Ela se deitou na cama, se encolhendo como uma bola, até que sentiu que havia algo embaixo dela. E encontrou no meio das cobertas Gaby, o ursinho de Clary. Encarou-a por um momento com olhos marejados, e num ato impulsivo a abraçou. Fechou os olhos e voltou a se encolher, até que caiu no sono. Não percebeu que estava tão cansada até de fato dormir, quando choramos muito uma paz nos invade e junto a ela o sono, é um tanto engraçado. Lígia dormiu feito uma pedra.

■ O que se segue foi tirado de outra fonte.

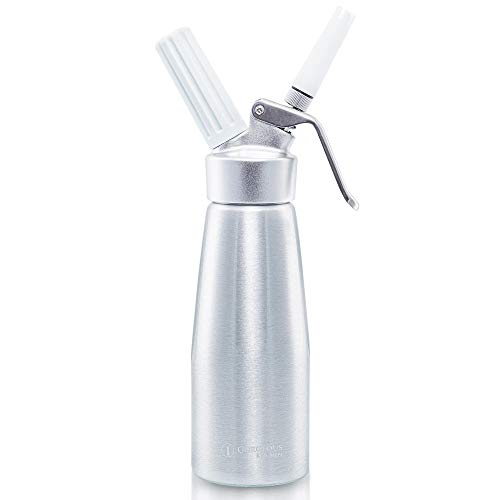 Professional Whipped Cream Dispenser 250ml Aluminum Cream Whipper, Durable Stainless Steel Coffee Spoon, 3 Decorating Nozzles, Charger Holder and Cleaning Brush (N2O Cartridge not Included)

Ao abrir os olhos de novo e se sentar na cama, percebeu que continuava cansada, mas não queria dormir. Sabia o que tinha que fazer, e não podia perder mais tempo. Dessa vez, pensaria mais, agiria com cautela.

"Ok, Lígia, primeiro: descubra quem é esse homem. Primeiro, ele desapareceu numa nuvem de tinta, e agora, faz com que Claryssa suma. Bem, só pode ter sido ele quem fez Claryssa desaparecer, não há mais ninguém nessa casa."

Ela pensou mais sobre tudo aquilo, considerando a tinta, ele só pode ser um pintor. O pintor que fez todos os quadros dessa casa. É isso! Como ela não pensou nisso? Lígia pulou da cama e começou a procurar pelo livro de Faunillan. Era tão óbvio, ela não conseguia acreditar que não percebeu isso antes. O encontrou embaixo da cama, o folheou procurando a parte que falava sobre o fim de sua vida.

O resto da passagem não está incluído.